DURHAM — Time and time again, No. 3 New Hampshire peppered Merrimack goaltender Sam Marotta with shot after shot, but the junior turned aside 51 of the 52 he faced as the Warriors beat the Wildcats, 4-1, at the Whittemore Center last night.
The win moved Merrimack (12-10-5, 10-6-2 in Hockey East) into third place in Hockey East. The Warriors are idle until a date with fourth-place Boston University on Friday at BU’s Agganis Arena.
“Marotta played a very good game,” said a frustrated UNH head coach Dick Umile. “He put himself in position to make the saves on shots I don’t even think he saw. We had plenty of opportunities to score and we didn’t score.”
The Warriors were outshot 52-24, including 40-16 over the final two periods.
Marotta, who waited patiently behind All-American goaltender Joe Cannata the last two seasons, is now second in the conference with a 2.09 goals-against average and first in Hockey East with a .929 save percentage.
“The way it’s going they’ll have to change the name of the game from hockey to goalie,” Merrimack head coach Mark Dennehy said. “Obviously Sam played well. We bent, but we didn’t break.”
The Warriors have just one loss in their last seven games (6-1-1), a streak that has propelled them back into national conversation. Entering the night, Merrimack was 26th in the Pairwise rankings, the system the NCAA uses to determine teams and seeds for the NCAA tournament.
After last night’s victory, the Warriors jumped to 23rd. Typically, the top 15 teams make the tournament, with the 16th spot going to the Atlantic Hockey tournament winner. But Niagara, which leads Atlantic Hockey, is also ninth in the Pairwise, meaning if they win their conference tournament and stay in the top-16, there could in essence be an extra at-large team that gets an invite.
Before last weekend, the Warriors were not present in the Pairwise.
The Warriors’ power play went 1 for 3, but converted on its first chance after the Warriors made an adjustment. According to Dennehy, associate head coach Glenn Stewart noticed an opening during the Warriors’ first man advantage of the night, which resulted in little sustained pressure.
“Coach saw something there and we thought we could make a change to at least help set it up,” Dennehy said, “and with a rink that is this big, there are some seams.”
Mike Collins found one such seam, snapping a pass over to Vinny Scotti at the left circle and the freshman fired it over Casey DeSmith’s (20 saves) shoulder.

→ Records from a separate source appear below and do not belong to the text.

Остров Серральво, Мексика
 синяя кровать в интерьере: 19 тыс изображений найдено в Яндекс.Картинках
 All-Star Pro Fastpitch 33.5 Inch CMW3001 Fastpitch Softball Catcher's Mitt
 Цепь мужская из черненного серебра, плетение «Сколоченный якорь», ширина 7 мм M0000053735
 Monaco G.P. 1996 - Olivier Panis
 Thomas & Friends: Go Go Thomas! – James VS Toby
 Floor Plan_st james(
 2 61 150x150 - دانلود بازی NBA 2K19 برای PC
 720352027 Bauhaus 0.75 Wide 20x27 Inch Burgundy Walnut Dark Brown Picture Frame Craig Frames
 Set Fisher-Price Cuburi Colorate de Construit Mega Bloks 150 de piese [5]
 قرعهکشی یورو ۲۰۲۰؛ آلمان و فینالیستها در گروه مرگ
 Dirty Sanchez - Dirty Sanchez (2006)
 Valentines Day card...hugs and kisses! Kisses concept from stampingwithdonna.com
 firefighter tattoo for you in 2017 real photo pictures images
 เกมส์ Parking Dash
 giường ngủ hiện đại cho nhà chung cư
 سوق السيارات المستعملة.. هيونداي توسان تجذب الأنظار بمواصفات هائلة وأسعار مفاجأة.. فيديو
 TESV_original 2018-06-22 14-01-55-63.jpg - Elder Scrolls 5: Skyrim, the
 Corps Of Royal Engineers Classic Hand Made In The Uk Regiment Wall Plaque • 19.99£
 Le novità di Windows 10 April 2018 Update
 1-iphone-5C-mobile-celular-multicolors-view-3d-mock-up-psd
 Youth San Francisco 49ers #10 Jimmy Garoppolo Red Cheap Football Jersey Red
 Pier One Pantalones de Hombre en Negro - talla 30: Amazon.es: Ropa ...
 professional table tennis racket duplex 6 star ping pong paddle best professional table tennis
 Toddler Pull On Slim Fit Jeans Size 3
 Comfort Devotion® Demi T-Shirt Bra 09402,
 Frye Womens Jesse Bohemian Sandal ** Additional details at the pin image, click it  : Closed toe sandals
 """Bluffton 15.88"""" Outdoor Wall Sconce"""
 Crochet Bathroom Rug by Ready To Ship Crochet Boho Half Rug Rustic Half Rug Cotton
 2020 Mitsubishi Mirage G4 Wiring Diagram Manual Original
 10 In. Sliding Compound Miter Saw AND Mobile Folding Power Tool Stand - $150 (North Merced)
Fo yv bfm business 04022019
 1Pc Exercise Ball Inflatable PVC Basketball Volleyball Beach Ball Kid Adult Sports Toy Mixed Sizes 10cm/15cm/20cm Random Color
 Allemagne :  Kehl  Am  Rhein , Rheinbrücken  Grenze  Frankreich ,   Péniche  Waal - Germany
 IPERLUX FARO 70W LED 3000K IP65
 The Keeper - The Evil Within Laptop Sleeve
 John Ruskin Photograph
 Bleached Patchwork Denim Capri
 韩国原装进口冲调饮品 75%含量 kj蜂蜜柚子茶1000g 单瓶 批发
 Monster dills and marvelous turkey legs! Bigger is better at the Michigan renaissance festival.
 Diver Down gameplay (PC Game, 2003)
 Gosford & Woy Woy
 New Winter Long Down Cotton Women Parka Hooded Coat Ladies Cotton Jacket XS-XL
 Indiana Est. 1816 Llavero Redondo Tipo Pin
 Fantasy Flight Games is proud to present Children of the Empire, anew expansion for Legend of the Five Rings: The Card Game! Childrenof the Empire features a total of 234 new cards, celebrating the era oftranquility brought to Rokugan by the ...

“The power play is really hard to coach,” Dennehy said. “It’s really personnel based. We’ve been jumping guys around and (Stewart) has been working his tail off at it.” And at the other end, Marotta answered nearly every chance. UNH’s only goal in the game wasn’t scored without some controversy. On a delayed penalty, the Warriors tipped a puck that resulted in UNH retaining possession, so the officials did not blow the play dead. Seconds later, Scott Pavelski beat Marotta.
On the weekend, Marotta stopped 76 of the 77 shots he faced, including a shutout win at home against Lowell on Friday.
“Whenever a goalie that size is stopping pucks he doesn’t it, which is what Sam was doing tonight, it’s a good sign that he’s in good position.”
Merrimack 4, No. 3/4 UNH 1
at the Whittemore Center
Merrimack (12-10-5, 10-6-2 HE): 1-2-1—4
New Hampshire (16-7-2, 11-6-1 HE): 0-1-0—1
First Period: 1. MC Shawn Bates 4 (Clayton Jardine, Josh Myers), ev, 6:18.
Second Period: 2. MC Shawn Bates 5 (Clayton Jardine, Josh Myers), ev, 8:50; 3. UNH Scott Pavelski 3 (Nick Sorkin, Jeff Silengo), ev, 12:52; 4. MC Vinny Scotti 4 (Mike Collins, Brian Christie), pp, 16:02.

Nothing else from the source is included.